• [PROVIDED ENTRIES]
#####
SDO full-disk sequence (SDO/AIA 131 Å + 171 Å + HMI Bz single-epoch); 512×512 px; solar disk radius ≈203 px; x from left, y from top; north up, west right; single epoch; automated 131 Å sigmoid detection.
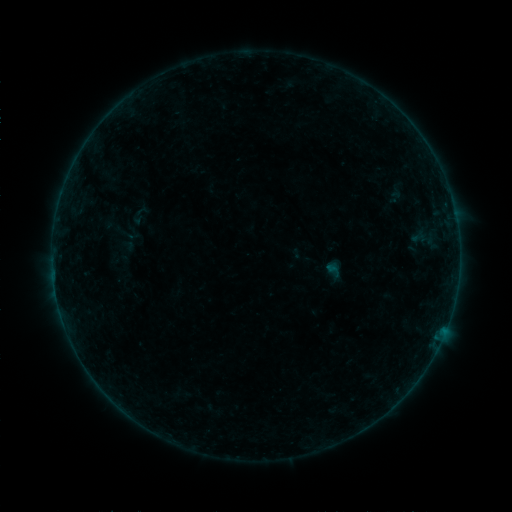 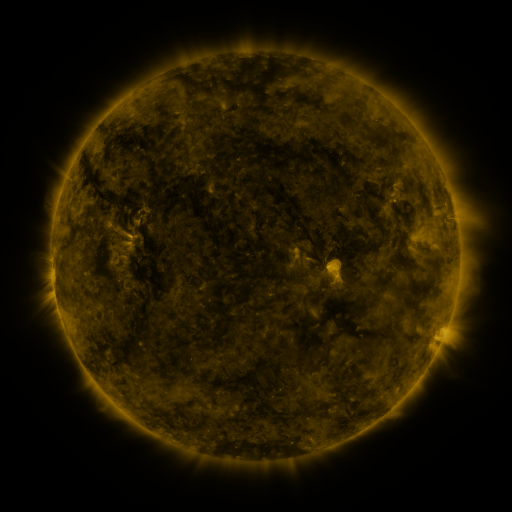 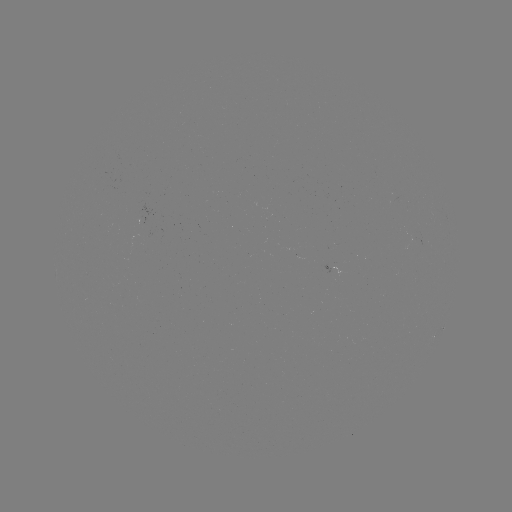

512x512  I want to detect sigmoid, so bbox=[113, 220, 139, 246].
#####
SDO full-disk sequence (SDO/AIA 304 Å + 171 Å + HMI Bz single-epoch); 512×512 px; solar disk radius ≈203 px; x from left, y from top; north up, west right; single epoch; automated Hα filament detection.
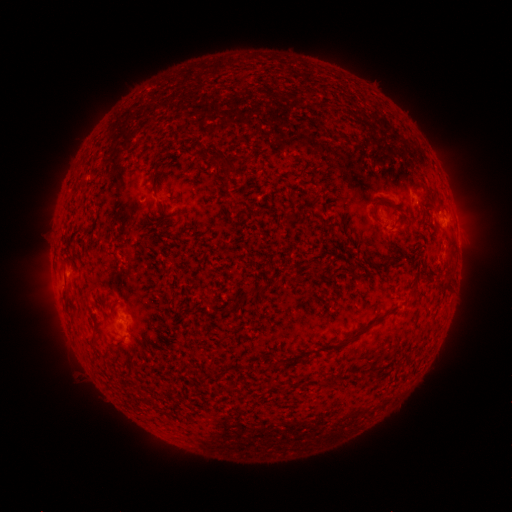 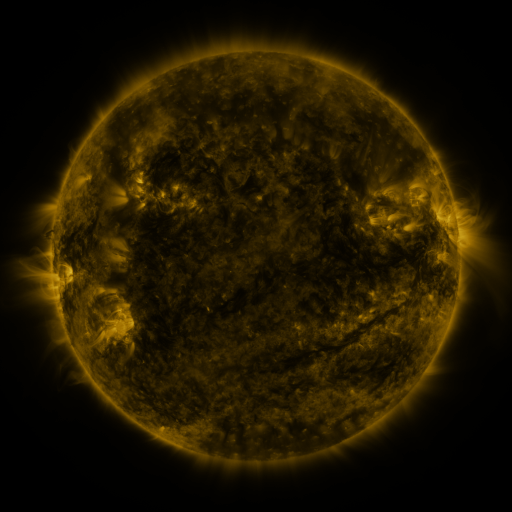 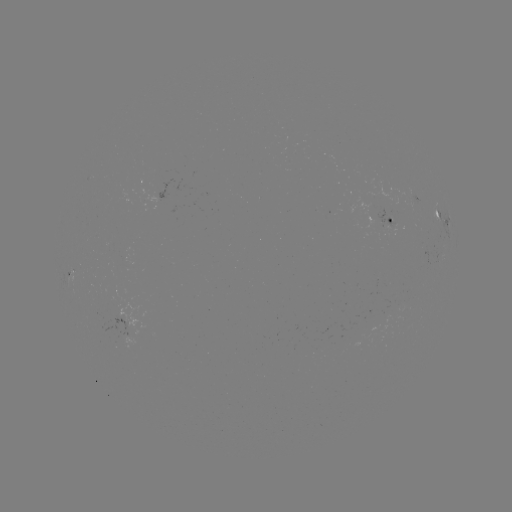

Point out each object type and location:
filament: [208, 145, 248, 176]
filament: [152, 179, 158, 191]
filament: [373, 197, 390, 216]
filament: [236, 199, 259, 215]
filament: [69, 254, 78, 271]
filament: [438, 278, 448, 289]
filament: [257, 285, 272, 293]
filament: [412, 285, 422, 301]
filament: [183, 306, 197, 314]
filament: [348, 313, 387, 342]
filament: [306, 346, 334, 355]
#####
Reproduce the lines that begin at the line containing "SDO full-disk sequence (SDO/AIA 304" and end after the line containing "Point out each", renaming "location" to "position" and leaving everything else unchanged. Omit the pictures from your answer.

SDO full-disk sequence (SDO/AIA 304 Å + 171 Å + HMI Bz single-epoch); 512×512 px; solar disk radius ≈203 px; x from left, y from top; north up, west right; single epoch; automated Hα filament detection.

Point out each object type and position:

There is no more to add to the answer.